Boko Haram contacted the journalist to correct the death toll in an attack they carried out. By failing to report the phone call to authorities, Ahmed Abba was slapped with anti-terrorism charges.

Radio France Internationale‘s Hausa language journalist Ahmed Abba sentenced to 10 years imprisonment. (File Photo)
TRT World and Agencies

Radio France Internationale‘s Hausa language journalist Ahmed Abba sentenced to 10 years imprisonment. (File Photo)

A Cameroonian journalist has been handed a 10-year jail sentence and a hefty fine by a military tribunal for failing to denounce terrorism.

The sentence handed down late Monday was criticised by both the Committee to Protect Journalists (CPJ) and Radio France Internationale (RFI) for whom Ahmed Abba worked. Abba, who reported for RFI's Hausa language service, was convicted last week after having spent almost two years behind bars, following his arrest in July 2015.

The 10-year sentence and the fine of 55 million Central African Francs ($91,133) was handed down in a military court in Cameroon's capital city of Younde.

"Abba is found not guilty of condoning terrorism, [but] guilty of acts of not denouncing terrorism acts and laundering terrorism acts [blanchiment de produits du terrorisme]," France 24 quoted the president of the court as he read out the ruling last week.

Judge Edou Mewoutou also barred Abba from speaking to the media about the trial.

A lawyer for Abba said he would appeal the sentence.

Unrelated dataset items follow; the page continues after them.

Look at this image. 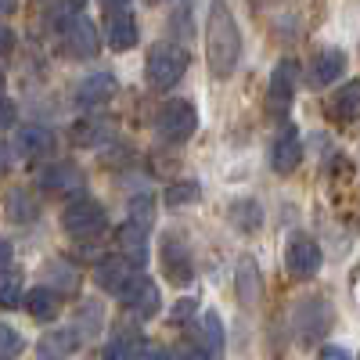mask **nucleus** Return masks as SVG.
Returning <instances> with one entry per match:
<instances>
[{
  "label": "nucleus",
  "instance_id": "f257e3e1",
  "mask_svg": "<svg viewBox=\"0 0 360 360\" xmlns=\"http://www.w3.org/2000/svg\"><path fill=\"white\" fill-rule=\"evenodd\" d=\"M205 62L213 79H231L242 62V29H238L227 0H209L205 18Z\"/></svg>",
  "mask_w": 360,
  "mask_h": 360
},
{
  "label": "nucleus",
  "instance_id": "f03ea898",
  "mask_svg": "<svg viewBox=\"0 0 360 360\" xmlns=\"http://www.w3.org/2000/svg\"><path fill=\"white\" fill-rule=\"evenodd\" d=\"M188 65H191V58L180 44H152V51L144 58V79L152 90H173L184 79Z\"/></svg>",
  "mask_w": 360,
  "mask_h": 360
},
{
  "label": "nucleus",
  "instance_id": "7ed1b4c3",
  "mask_svg": "<svg viewBox=\"0 0 360 360\" xmlns=\"http://www.w3.org/2000/svg\"><path fill=\"white\" fill-rule=\"evenodd\" d=\"M108 227V213H105V205L94 202V198H72L65 209H62V231L69 238H76V242H86V238H98L101 231Z\"/></svg>",
  "mask_w": 360,
  "mask_h": 360
},
{
  "label": "nucleus",
  "instance_id": "20e7f679",
  "mask_svg": "<svg viewBox=\"0 0 360 360\" xmlns=\"http://www.w3.org/2000/svg\"><path fill=\"white\" fill-rule=\"evenodd\" d=\"M332 303H328L324 295H307V299H299L295 310H292V328H295V335L299 342H317L324 339L328 332H332Z\"/></svg>",
  "mask_w": 360,
  "mask_h": 360
},
{
  "label": "nucleus",
  "instance_id": "39448f33",
  "mask_svg": "<svg viewBox=\"0 0 360 360\" xmlns=\"http://www.w3.org/2000/svg\"><path fill=\"white\" fill-rule=\"evenodd\" d=\"M195 130H198V112H195L191 101L173 98V101H166V105L155 112V134H159L166 144H184V141L195 137Z\"/></svg>",
  "mask_w": 360,
  "mask_h": 360
},
{
  "label": "nucleus",
  "instance_id": "423d86ee",
  "mask_svg": "<svg viewBox=\"0 0 360 360\" xmlns=\"http://www.w3.org/2000/svg\"><path fill=\"white\" fill-rule=\"evenodd\" d=\"M58 51H62L69 62H90L98 51H101V33L98 25L76 15L69 25H62V40H58Z\"/></svg>",
  "mask_w": 360,
  "mask_h": 360
},
{
  "label": "nucleus",
  "instance_id": "0eeeda50",
  "mask_svg": "<svg viewBox=\"0 0 360 360\" xmlns=\"http://www.w3.org/2000/svg\"><path fill=\"white\" fill-rule=\"evenodd\" d=\"M321 263H324V252H321V245L314 242L310 234H292V238H288L285 266H288V274H292L295 281L314 278L317 270H321Z\"/></svg>",
  "mask_w": 360,
  "mask_h": 360
},
{
  "label": "nucleus",
  "instance_id": "6e6552de",
  "mask_svg": "<svg viewBox=\"0 0 360 360\" xmlns=\"http://www.w3.org/2000/svg\"><path fill=\"white\" fill-rule=\"evenodd\" d=\"M159 263H162L166 281H173L176 288H188V285L195 281L191 252H188V245L180 242L176 234H166V238H162V245H159Z\"/></svg>",
  "mask_w": 360,
  "mask_h": 360
},
{
  "label": "nucleus",
  "instance_id": "1a4fd4ad",
  "mask_svg": "<svg viewBox=\"0 0 360 360\" xmlns=\"http://www.w3.org/2000/svg\"><path fill=\"white\" fill-rule=\"evenodd\" d=\"M119 299H123L127 314L137 317V321H152V317L162 310V292H159V285H155L152 278H137Z\"/></svg>",
  "mask_w": 360,
  "mask_h": 360
},
{
  "label": "nucleus",
  "instance_id": "9d476101",
  "mask_svg": "<svg viewBox=\"0 0 360 360\" xmlns=\"http://www.w3.org/2000/svg\"><path fill=\"white\" fill-rule=\"evenodd\" d=\"M37 188L44 195H79L83 191V169L72 162H51L37 173Z\"/></svg>",
  "mask_w": 360,
  "mask_h": 360
},
{
  "label": "nucleus",
  "instance_id": "9b49d317",
  "mask_svg": "<svg viewBox=\"0 0 360 360\" xmlns=\"http://www.w3.org/2000/svg\"><path fill=\"white\" fill-rule=\"evenodd\" d=\"M303 162V141H299V130L292 123H285L274 137V144H270V169L288 176L295 173V166Z\"/></svg>",
  "mask_w": 360,
  "mask_h": 360
},
{
  "label": "nucleus",
  "instance_id": "f8f14e48",
  "mask_svg": "<svg viewBox=\"0 0 360 360\" xmlns=\"http://www.w3.org/2000/svg\"><path fill=\"white\" fill-rule=\"evenodd\" d=\"M295 83H299V65L292 62V58H285V62L274 65V72H270V83H266V105L270 112H285L295 98Z\"/></svg>",
  "mask_w": 360,
  "mask_h": 360
},
{
  "label": "nucleus",
  "instance_id": "ddd939ff",
  "mask_svg": "<svg viewBox=\"0 0 360 360\" xmlns=\"http://www.w3.org/2000/svg\"><path fill=\"white\" fill-rule=\"evenodd\" d=\"M137 278H141L137 266H134L130 259H123V256H108V259H101V263L94 266L98 288H105V292H112V295H123Z\"/></svg>",
  "mask_w": 360,
  "mask_h": 360
},
{
  "label": "nucleus",
  "instance_id": "4468645a",
  "mask_svg": "<svg viewBox=\"0 0 360 360\" xmlns=\"http://www.w3.org/2000/svg\"><path fill=\"white\" fill-rule=\"evenodd\" d=\"M346 65H349V62H346V51L324 47V51L314 54V62H310V69H307V83H310L314 90H324V86H332L335 79H342Z\"/></svg>",
  "mask_w": 360,
  "mask_h": 360
},
{
  "label": "nucleus",
  "instance_id": "2eb2a0df",
  "mask_svg": "<svg viewBox=\"0 0 360 360\" xmlns=\"http://www.w3.org/2000/svg\"><path fill=\"white\" fill-rule=\"evenodd\" d=\"M115 94H119V79H115L112 72H90V76H83L79 86H76V105H79V108H101V105H108Z\"/></svg>",
  "mask_w": 360,
  "mask_h": 360
},
{
  "label": "nucleus",
  "instance_id": "dca6fc26",
  "mask_svg": "<svg viewBox=\"0 0 360 360\" xmlns=\"http://www.w3.org/2000/svg\"><path fill=\"white\" fill-rule=\"evenodd\" d=\"M115 245H119V256L130 259L134 266H144L148 263V231L141 224H123L115 231Z\"/></svg>",
  "mask_w": 360,
  "mask_h": 360
},
{
  "label": "nucleus",
  "instance_id": "f3484780",
  "mask_svg": "<svg viewBox=\"0 0 360 360\" xmlns=\"http://www.w3.org/2000/svg\"><path fill=\"white\" fill-rule=\"evenodd\" d=\"M79 332L76 328H58V332H47L40 342H37V356L40 360H65L79 349Z\"/></svg>",
  "mask_w": 360,
  "mask_h": 360
},
{
  "label": "nucleus",
  "instance_id": "a211bd4d",
  "mask_svg": "<svg viewBox=\"0 0 360 360\" xmlns=\"http://www.w3.org/2000/svg\"><path fill=\"white\" fill-rule=\"evenodd\" d=\"M137 40H141L137 18H134L127 8H123V11H112V18H108V47H112V51H134Z\"/></svg>",
  "mask_w": 360,
  "mask_h": 360
},
{
  "label": "nucleus",
  "instance_id": "6ab92c4d",
  "mask_svg": "<svg viewBox=\"0 0 360 360\" xmlns=\"http://www.w3.org/2000/svg\"><path fill=\"white\" fill-rule=\"evenodd\" d=\"M4 217H8V224L29 227V224L40 217V205H37V198L29 195L25 188H11L8 198H4Z\"/></svg>",
  "mask_w": 360,
  "mask_h": 360
},
{
  "label": "nucleus",
  "instance_id": "aec40b11",
  "mask_svg": "<svg viewBox=\"0 0 360 360\" xmlns=\"http://www.w3.org/2000/svg\"><path fill=\"white\" fill-rule=\"evenodd\" d=\"M227 224H231L238 234H256L259 224H263V209H259V202H252V198H238V202H231V205H227Z\"/></svg>",
  "mask_w": 360,
  "mask_h": 360
},
{
  "label": "nucleus",
  "instance_id": "412c9836",
  "mask_svg": "<svg viewBox=\"0 0 360 360\" xmlns=\"http://www.w3.org/2000/svg\"><path fill=\"white\" fill-rule=\"evenodd\" d=\"M58 310H62V299H58V292H51L47 285H37L33 292L25 295V314L33 321H40V324L54 321Z\"/></svg>",
  "mask_w": 360,
  "mask_h": 360
},
{
  "label": "nucleus",
  "instance_id": "4be33fe9",
  "mask_svg": "<svg viewBox=\"0 0 360 360\" xmlns=\"http://www.w3.org/2000/svg\"><path fill=\"white\" fill-rule=\"evenodd\" d=\"M54 144H58V137L47 127H25L18 134V152L25 159H47L54 152Z\"/></svg>",
  "mask_w": 360,
  "mask_h": 360
},
{
  "label": "nucleus",
  "instance_id": "5701e85b",
  "mask_svg": "<svg viewBox=\"0 0 360 360\" xmlns=\"http://www.w3.org/2000/svg\"><path fill=\"white\" fill-rule=\"evenodd\" d=\"M328 112H332L335 119H356L360 115V79L342 83L332 94V101H328Z\"/></svg>",
  "mask_w": 360,
  "mask_h": 360
},
{
  "label": "nucleus",
  "instance_id": "b1692460",
  "mask_svg": "<svg viewBox=\"0 0 360 360\" xmlns=\"http://www.w3.org/2000/svg\"><path fill=\"white\" fill-rule=\"evenodd\" d=\"M198 332H202V349L213 360H220L224 356V321H220V314L205 310L202 321H198Z\"/></svg>",
  "mask_w": 360,
  "mask_h": 360
},
{
  "label": "nucleus",
  "instance_id": "393cba45",
  "mask_svg": "<svg viewBox=\"0 0 360 360\" xmlns=\"http://www.w3.org/2000/svg\"><path fill=\"white\" fill-rule=\"evenodd\" d=\"M238 299H242V307H256L259 303V266L256 259H242L238 263Z\"/></svg>",
  "mask_w": 360,
  "mask_h": 360
},
{
  "label": "nucleus",
  "instance_id": "a878e982",
  "mask_svg": "<svg viewBox=\"0 0 360 360\" xmlns=\"http://www.w3.org/2000/svg\"><path fill=\"white\" fill-rule=\"evenodd\" d=\"M141 349V335L134 328H115L108 346H105V360H130Z\"/></svg>",
  "mask_w": 360,
  "mask_h": 360
},
{
  "label": "nucleus",
  "instance_id": "bb28decb",
  "mask_svg": "<svg viewBox=\"0 0 360 360\" xmlns=\"http://www.w3.org/2000/svg\"><path fill=\"white\" fill-rule=\"evenodd\" d=\"M44 281H51L47 288L51 292H58V295H76L79 292V278H76V270L72 266H65V263H47L44 266Z\"/></svg>",
  "mask_w": 360,
  "mask_h": 360
},
{
  "label": "nucleus",
  "instance_id": "cd10ccee",
  "mask_svg": "<svg viewBox=\"0 0 360 360\" xmlns=\"http://www.w3.org/2000/svg\"><path fill=\"white\" fill-rule=\"evenodd\" d=\"M22 270L8 266V270H0V310H15L22 303Z\"/></svg>",
  "mask_w": 360,
  "mask_h": 360
},
{
  "label": "nucleus",
  "instance_id": "c85d7f7f",
  "mask_svg": "<svg viewBox=\"0 0 360 360\" xmlns=\"http://www.w3.org/2000/svg\"><path fill=\"white\" fill-rule=\"evenodd\" d=\"M155 209H159L155 195L141 191V195H134V198H130V220H134V224H141V227L148 231V227L155 224Z\"/></svg>",
  "mask_w": 360,
  "mask_h": 360
},
{
  "label": "nucleus",
  "instance_id": "c756f323",
  "mask_svg": "<svg viewBox=\"0 0 360 360\" xmlns=\"http://www.w3.org/2000/svg\"><path fill=\"white\" fill-rule=\"evenodd\" d=\"M112 137V127L108 123H101V119H90V123H76L72 127V141L76 144H101V141H108Z\"/></svg>",
  "mask_w": 360,
  "mask_h": 360
},
{
  "label": "nucleus",
  "instance_id": "7c9ffc66",
  "mask_svg": "<svg viewBox=\"0 0 360 360\" xmlns=\"http://www.w3.org/2000/svg\"><path fill=\"white\" fill-rule=\"evenodd\" d=\"M22 349H25V339H22V332H18L15 324L0 321V360H15Z\"/></svg>",
  "mask_w": 360,
  "mask_h": 360
},
{
  "label": "nucleus",
  "instance_id": "2f4dec72",
  "mask_svg": "<svg viewBox=\"0 0 360 360\" xmlns=\"http://www.w3.org/2000/svg\"><path fill=\"white\" fill-rule=\"evenodd\" d=\"M101 324H105V310H101V303H83V307H79V324H76V332H79V335H98V332H101Z\"/></svg>",
  "mask_w": 360,
  "mask_h": 360
},
{
  "label": "nucleus",
  "instance_id": "473e14b6",
  "mask_svg": "<svg viewBox=\"0 0 360 360\" xmlns=\"http://www.w3.org/2000/svg\"><path fill=\"white\" fill-rule=\"evenodd\" d=\"M79 11H83V0H58V4L47 8V22L62 29V25H69Z\"/></svg>",
  "mask_w": 360,
  "mask_h": 360
},
{
  "label": "nucleus",
  "instance_id": "72a5a7b5",
  "mask_svg": "<svg viewBox=\"0 0 360 360\" xmlns=\"http://www.w3.org/2000/svg\"><path fill=\"white\" fill-rule=\"evenodd\" d=\"M191 202H198V184L195 180H184V184H173L169 191H166V205H191Z\"/></svg>",
  "mask_w": 360,
  "mask_h": 360
},
{
  "label": "nucleus",
  "instance_id": "f704fd0d",
  "mask_svg": "<svg viewBox=\"0 0 360 360\" xmlns=\"http://www.w3.org/2000/svg\"><path fill=\"white\" fill-rule=\"evenodd\" d=\"M173 360H213V356L202 349V342H180L173 349Z\"/></svg>",
  "mask_w": 360,
  "mask_h": 360
},
{
  "label": "nucleus",
  "instance_id": "c9c22d12",
  "mask_svg": "<svg viewBox=\"0 0 360 360\" xmlns=\"http://www.w3.org/2000/svg\"><path fill=\"white\" fill-rule=\"evenodd\" d=\"M15 119H18V105L11 98H0V130L15 127Z\"/></svg>",
  "mask_w": 360,
  "mask_h": 360
},
{
  "label": "nucleus",
  "instance_id": "e433bc0d",
  "mask_svg": "<svg viewBox=\"0 0 360 360\" xmlns=\"http://www.w3.org/2000/svg\"><path fill=\"white\" fill-rule=\"evenodd\" d=\"M130 360H166V353H162L159 346H148V342H141V349H137Z\"/></svg>",
  "mask_w": 360,
  "mask_h": 360
},
{
  "label": "nucleus",
  "instance_id": "4c0bfd02",
  "mask_svg": "<svg viewBox=\"0 0 360 360\" xmlns=\"http://www.w3.org/2000/svg\"><path fill=\"white\" fill-rule=\"evenodd\" d=\"M11 51H15V33H11V29H8L4 22H0V58L11 54Z\"/></svg>",
  "mask_w": 360,
  "mask_h": 360
},
{
  "label": "nucleus",
  "instance_id": "58836bf2",
  "mask_svg": "<svg viewBox=\"0 0 360 360\" xmlns=\"http://www.w3.org/2000/svg\"><path fill=\"white\" fill-rule=\"evenodd\" d=\"M191 310H195V299H184V303H176V307H173V321H188Z\"/></svg>",
  "mask_w": 360,
  "mask_h": 360
},
{
  "label": "nucleus",
  "instance_id": "ea45409f",
  "mask_svg": "<svg viewBox=\"0 0 360 360\" xmlns=\"http://www.w3.org/2000/svg\"><path fill=\"white\" fill-rule=\"evenodd\" d=\"M317 360H349V353H346V349H339V346H324Z\"/></svg>",
  "mask_w": 360,
  "mask_h": 360
},
{
  "label": "nucleus",
  "instance_id": "a19ab883",
  "mask_svg": "<svg viewBox=\"0 0 360 360\" xmlns=\"http://www.w3.org/2000/svg\"><path fill=\"white\" fill-rule=\"evenodd\" d=\"M8 169H11V148L0 144V173H8Z\"/></svg>",
  "mask_w": 360,
  "mask_h": 360
},
{
  "label": "nucleus",
  "instance_id": "79ce46f5",
  "mask_svg": "<svg viewBox=\"0 0 360 360\" xmlns=\"http://www.w3.org/2000/svg\"><path fill=\"white\" fill-rule=\"evenodd\" d=\"M11 263V242H4V238H0V270H4Z\"/></svg>",
  "mask_w": 360,
  "mask_h": 360
},
{
  "label": "nucleus",
  "instance_id": "37998d69",
  "mask_svg": "<svg viewBox=\"0 0 360 360\" xmlns=\"http://www.w3.org/2000/svg\"><path fill=\"white\" fill-rule=\"evenodd\" d=\"M98 4H101V8H108V11H123V8L130 4V0H98Z\"/></svg>",
  "mask_w": 360,
  "mask_h": 360
},
{
  "label": "nucleus",
  "instance_id": "c03bdc74",
  "mask_svg": "<svg viewBox=\"0 0 360 360\" xmlns=\"http://www.w3.org/2000/svg\"><path fill=\"white\" fill-rule=\"evenodd\" d=\"M18 11V0H0V15H15Z\"/></svg>",
  "mask_w": 360,
  "mask_h": 360
},
{
  "label": "nucleus",
  "instance_id": "a18cd8bd",
  "mask_svg": "<svg viewBox=\"0 0 360 360\" xmlns=\"http://www.w3.org/2000/svg\"><path fill=\"white\" fill-rule=\"evenodd\" d=\"M144 4H148V8H155V4H166V0H144Z\"/></svg>",
  "mask_w": 360,
  "mask_h": 360
},
{
  "label": "nucleus",
  "instance_id": "49530a36",
  "mask_svg": "<svg viewBox=\"0 0 360 360\" xmlns=\"http://www.w3.org/2000/svg\"><path fill=\"white\" fill-rule=\"evenodd\" d=\"M0 98H4V76H0Z\"/></svg>",
  "mask_w": 360,
  "mask_h": 360
}]
</instances>
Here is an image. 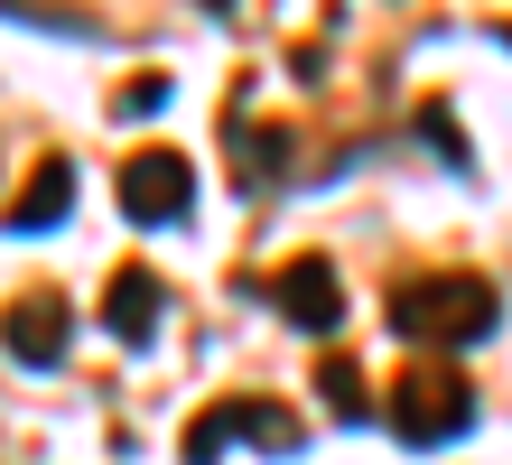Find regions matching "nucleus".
Here are the masks:
<instances>
[{
    "label": "nucleus",
    "instance_id": "obj_1",
    "mask_svg": "<svg viewBox=\"0 0 512 465\" xmlns=\"http://www.w3.org/2000/svg\"><path fill=\"white\" fill-rule=\"evenodd\" d=\"M391 326L410 335V345H485V335L503 326V307H494V279H475V270H429V279H401L391 289Z\"/></svg>",
    "mask_w": 512,
    "mask_h": 465
},
{
    "label": "nucleus",
    "instance_id": "obj_2",
    "mask_svg": "<svg viewBox=\"0 0 512 465\" xmlns=\"http://www.w3.org/2000/svg\"><path fill=\"white\" fill-rule=\"evenodd\" d=\"M382 419H391L401 447H447V438L475 428V382H466L457 363H410V372H391Z\"/></svg>",
    "mask_w": 512,
    "mask_h": 465
},
{
    "label": "nucleus",
    "instance_id": "obj_3",
    "mask_svg": "<svg viewBox=\"0 0 512 465\" xmlns=\"http://www.w3.org/2000/svg\"><path fill=\"white\" fill-rule=\"evenodd\" d=\"M233 438H261V447H298V410H280V400H215V410L187 419V465H224Z\"/></svg>",
    "mask_w": 512,
    "mask_h": 465
},
{
    "label": "nucleus",
    "instance_id": "obj_4",
    "mask_svg": "<svg viewBox=\"0 0 512 465\" xmlns=\"http://www.w3.org/2000/svg\"><path fill=\"white\" fill-rule=\"evenodd\" d=\"M187 205H196V168L177 159V149H140V159H122V214H131V224H177Z\"/></svg>",
    "mask_w": 512,
    "mask_h": 465
},
{
    "label": "nucleus",
    "instance_id": "obj_5",
    "mask_svg": "<svg viewBox=\"0 0 512 465\" xmlns=\"http://www.w3.org/2000/svg\"><path fill=\"white\" fill-rule=\"evenodd\" d=\"M270 307L298 326V335H336L345 326V279H336V261H289L280 279H270Z\"/></svg>",
    "mask_w": 512,
    "mask_h": 465
},
{
    "label": "nucleus",
    "instance_id": "obj_6",
    "mask_svg": "<svg viewBox=\"0 0 512 465\" xmlns=\"http://www.w3.org/2000/svg\"><path fill=\"white\" fill-rule=\"evenodd\" d=\"M66 335H75V307L56 298V289H28L10 317H0V345H10L19 363H56V354H66Z\"/></svg>",
    "mask_w": 512,
    "mask_h": 465
},
{
    "label": "nucleus",
    "instance_id": "obj_7",
    "mask_svg": "<svg viewBox=\"0 0 512 465\" xmlns=\"http://www.w3.org/2000/svg\"><path fill=\"white\" fill-rule=\"evenodd\" d=\"M159 307H168L159 270H140V261L112 270V289H103V326L122 335V345H149V335H159Z\"/></svg>",
    "mask_w": 512,
    "mask_h": 465
},
{
    "label": "nucleus",
    "instance_id": "obj_8",
    "mask_svg": "<svg viewBox=\"0 0 512 465\" xmlns=\"http://www.w3.org/2000/svg\"><path fill=\"white\" fill-rule=\"evenodd\" d=\"M66 205H75V159H38V168H28V186L10 196V214H0V224H10V233H47Z\"/></svg>",
    "mask_w": 512,
    "mask_h": 465
},
{
    "label": "nucleus",
    "instance_id": "obj_9",
    "mask_svg": "<svg viewBox=\"0 0 512 465\" xmlns=\"http://www.w3.org/2000/svg\"><path fill=\"white\" fill-rule=\"evenodd\" d=\"M317 391H326V410H336V419H373V391H364V372H354L345 354L317 363Z\"/></svg>",
    "mask_w": 512,
    "mask_h": 465
},
{
    "label": "nucleus",
    "instance_id": "obj_10",
    "mask_svg": "<svg viewBox=\"0 0 512 465\" xmlns=\"http://www.w3.org/2000/svg\"><path fill=\"white\" fill-rule=\"evenodd\" d=\"M419 131L447 149V168H475V159H466V131H457V112H447V103H429V112H419Z\"/></svg>",
    "mask_w": 512,
    "mask_h": 465
},
{
    "label": "nucleus",
    "instance_id": "obj_11",
    "mask_svg": "<svg viewBox=\"0 0 512 465\" xmlns=\"http://www.w3.org/2000/svg\"><path fill=\"white\" fill-rule=\"evenodd\" d=\"M159 103H168V75H131L112 112H122V121H140V112H159Z\"/></svg>",
    "mask_w": 512,
    "mask_h": 465
}]
</instances>
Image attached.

His conviction is related to his reporting on the Daesh-affiliated group Boko Haram, which has led a nine-year insurgency against the governments of Nigeria, Niger, Cameroon and Chad.

Terror conviction or stifling press freedom?

"Ahmed Abba should never have been detained, prosecuted, and convicted for his journalism – let alone ordered to spend a decade behind bars," CPJ Africa Program Coordinator Angela Quintal in Johannesburg, South Africa said.

"This outrageous sentence signals the lengths that Cameroon authorities are willing to go to intimidate the media and thwart freedom of the press."

A statement released by RFI last week labelled the decision to convict him as incomprehensible.

"Given that no evidence has been provided in the case, this conviction is just about a journalist having exercised his profession," read the statement.

Quintal, speaking to TRT World, said that the charges did not relate to any of his broadcast work.

"He was covering, as I understand it, the refugee crisis. And he had been reporting about things, for example, he reported Boko Haram attack. Say he said 2,000 people were killed. He then received a call as I understand it from a Boko Haram spokesperson or someone purporting to be a Boko Haram spokesperson who then gave him hell for getting his figures wrong. That contact is what has now been the issue."

Quintal said under Cameroon's laws the fact that Boko Haram had contacted Abba had made him a terrorist.

"It was not that he was reporting propaganda for Boko Haram or anything like that," she said. "This is the irony, he gets criticised for his reporting on Boko Haram by Boko Haram itself."

Quintal said journalists should not be penalised for not revealing their sources and there were at least another seven journalists in Cameroon who had been detained. Some had yet to be charged, while others have been detained under Cameroon's anti-terrorism laws.

Quintal said those journalists were arrested in relation to their work in the restive Anglophile provinces of Cameroon.

The maximum sentence that Abba could have received in terms of Cameroon's terrorism laws was the death penalty.

At the end of 2014, Cameroon passed anti-terror legislation that imposed the death penalty on those found guilty of carrying out, abetting or sponsoring acts of terrorism facing the death penalty. When passed, the legislation was severely criticised by civil groups and opposition politicians, some of whom claimed at the time that the legislation would be used by incumbent President Paul Biya to extend his 32-year rule.

Government ministers claimed that the legislation was necessary, especially in light of the deteriorating security and humanitarian situation caused by the ongoing Boko Haram insurgency.

Biya has faced international censure for alleged human rights violations in recent months, including during the suppression of protests in the country's two western English-speaking regions.

Organisers of those protests are currently on trial charged under the same anti-terrorism law used against Abba.